Schott perçoit cet album comme « une ode au mouvement, au corps, à l'eau, à l'urgence ; à la guérison des blessures du passé, au dépassement des blocages personnels et à un nouveau départ ». L'étincelle initiale de Libres antes del final est née d'une prise de conscience que Schott elle-même décrit peut-être le mieux :
En avril 2024, j'ai pris une décision qui m'a profondément marquée, une décision que j'avais longtemps repoussée : réapprendre à nager en mer, après 30 ans de phobie de l'eau. Je rêvais de retrouver cette sensation d'enfance, lorsque je nageais avec tant de liberté et d'assurance. Depuis mon installation à Barcelone en 2019, la vue de la Méditerranée accentue cette difficulté chaque année. Un spectacle aux Açores en mars 2024, mon 250e spectacle, a été un véritable déclic : entourée de ce cadre magnifique où l'on voit des dauphins régulièrement, j'ai compris que je devais arrêter de me trouver des excuses. Un mois plus tard, je contactais enfin un moniteur de natation en eau libre.
« J'ai fini par considérer cet apprentissage de la natation à l'âge adulte comme une puissante métaphore de ce que signifie apprendre à naviguer dans la vie au quotidien.
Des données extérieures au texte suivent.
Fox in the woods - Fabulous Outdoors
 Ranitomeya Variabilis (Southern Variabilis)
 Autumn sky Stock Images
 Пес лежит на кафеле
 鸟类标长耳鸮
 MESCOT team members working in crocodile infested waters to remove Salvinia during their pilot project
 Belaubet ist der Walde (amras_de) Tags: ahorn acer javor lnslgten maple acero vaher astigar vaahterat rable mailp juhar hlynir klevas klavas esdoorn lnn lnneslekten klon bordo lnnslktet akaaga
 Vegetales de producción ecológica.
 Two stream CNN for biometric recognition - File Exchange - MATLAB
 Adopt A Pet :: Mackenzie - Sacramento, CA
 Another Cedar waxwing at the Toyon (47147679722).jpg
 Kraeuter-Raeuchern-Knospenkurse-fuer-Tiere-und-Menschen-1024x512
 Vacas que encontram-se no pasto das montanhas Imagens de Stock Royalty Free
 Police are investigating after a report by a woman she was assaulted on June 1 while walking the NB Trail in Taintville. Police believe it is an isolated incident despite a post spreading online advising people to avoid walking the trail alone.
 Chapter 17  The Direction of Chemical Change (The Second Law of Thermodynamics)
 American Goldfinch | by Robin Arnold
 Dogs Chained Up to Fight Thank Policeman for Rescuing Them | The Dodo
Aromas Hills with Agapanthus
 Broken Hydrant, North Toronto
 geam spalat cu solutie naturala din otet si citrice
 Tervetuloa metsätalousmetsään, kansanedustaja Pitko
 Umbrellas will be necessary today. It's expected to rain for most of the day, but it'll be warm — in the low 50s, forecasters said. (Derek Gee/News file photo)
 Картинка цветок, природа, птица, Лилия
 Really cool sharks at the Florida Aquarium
Chaque étape franchie est une victoire personnelle, un jalon important, dans l'environnement instable de la mer, avec son inconfort et ses aléas. » des doutes sur vos capacités et la réalité de devoir faire face à vos propres limites. « J'ai été particulièrement frappée de constater qu'il m'a fallu beaucoup plus de temps pour commencer à nager à 5 cm de l'endroit où mes pieds touchaient encore le fond, que pour nager ensuite 250 mètres depuis le rivage. Cela pourrait-il signifier que tout dans la vie fonctionne ainsi, que le premier petit pas est vraiment le plus difficile à franchir ? »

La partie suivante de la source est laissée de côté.